Снисходительность гостя возмутила Юрия Петровича. Он хоть и стеснялся Шабалова, но не преминул бы утереть нос отточенному молодчику, явившемуся сюда из готовенького, чистенького, заложенного их руками будущего. Инспектор! Заглянул мимоходом, ни в чем не сомневающийся, заранее во всем уверенный, и считает для себя унизительным признать ростки будущего в нем, Свидерском.

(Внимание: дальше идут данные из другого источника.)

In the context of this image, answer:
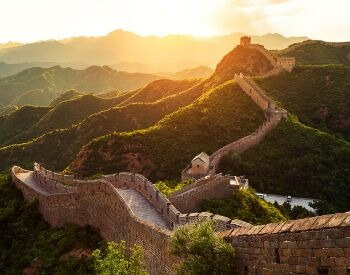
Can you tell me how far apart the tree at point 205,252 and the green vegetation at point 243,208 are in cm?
1780

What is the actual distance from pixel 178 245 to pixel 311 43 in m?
106

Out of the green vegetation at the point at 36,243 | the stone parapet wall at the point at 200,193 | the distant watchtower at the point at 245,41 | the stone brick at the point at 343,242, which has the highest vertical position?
the distant watchtower at the point at 245,41

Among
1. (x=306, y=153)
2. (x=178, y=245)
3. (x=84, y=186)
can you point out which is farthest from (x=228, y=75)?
(x=178, y=245)

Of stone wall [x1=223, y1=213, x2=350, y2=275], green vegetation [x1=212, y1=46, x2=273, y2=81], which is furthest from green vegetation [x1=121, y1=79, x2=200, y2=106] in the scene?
stone wall [x1=223, y1=213, x2=350, y2=275]

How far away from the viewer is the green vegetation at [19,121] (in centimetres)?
13404

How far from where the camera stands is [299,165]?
51.5 m

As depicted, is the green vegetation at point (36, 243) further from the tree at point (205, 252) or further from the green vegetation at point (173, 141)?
the green vegetation at point (173, 141)

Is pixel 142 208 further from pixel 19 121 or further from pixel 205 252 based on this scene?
pixel 19 121

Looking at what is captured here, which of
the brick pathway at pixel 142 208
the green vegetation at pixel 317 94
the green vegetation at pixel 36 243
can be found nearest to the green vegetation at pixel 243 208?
the brick pathway at pixel 142 208

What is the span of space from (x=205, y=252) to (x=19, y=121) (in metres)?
136

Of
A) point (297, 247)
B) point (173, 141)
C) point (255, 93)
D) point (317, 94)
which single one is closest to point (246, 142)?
point (173, 141)

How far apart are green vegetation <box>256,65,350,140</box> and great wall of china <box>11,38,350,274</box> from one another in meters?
14.5

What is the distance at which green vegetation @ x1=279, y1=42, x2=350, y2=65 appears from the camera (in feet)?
323

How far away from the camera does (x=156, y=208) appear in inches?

Юрий Петрович притиснул к бокам локти. Отодвинул горизонтально кисти рук. Что было силы надавил подошвами в пол. И взмыл из-за стола. Под потолком сделал кувырок, напряг грудь, следя за тем, чтоб из кармашка не выпала авторучка. Потом, лежа в воздухе на спине, расслабился, заложил руки за голову.
— Юрий Петрович, шторы! — укоризненно заметил Арт.
Волна стыда залила щеки Свидерского, и он юркнул в кресло. Вот будет номер, если кто-нибудь, проходя мимо окон, увидит парящего под потолком главного инженера! Он закурил. Подровнял и сложил бумаги в стопку. Шабалов, смущенно кашлянув, вынужден был прервать молчание:
— Я недооценил вас, простите. Но тогда мне тем более непонятно, как может в вас сочетаться это… И это… — Арт плавно махнул рукой вверх, потом широким жестом обвел кабинет. — Всю жизнь бороться с таким талантищем!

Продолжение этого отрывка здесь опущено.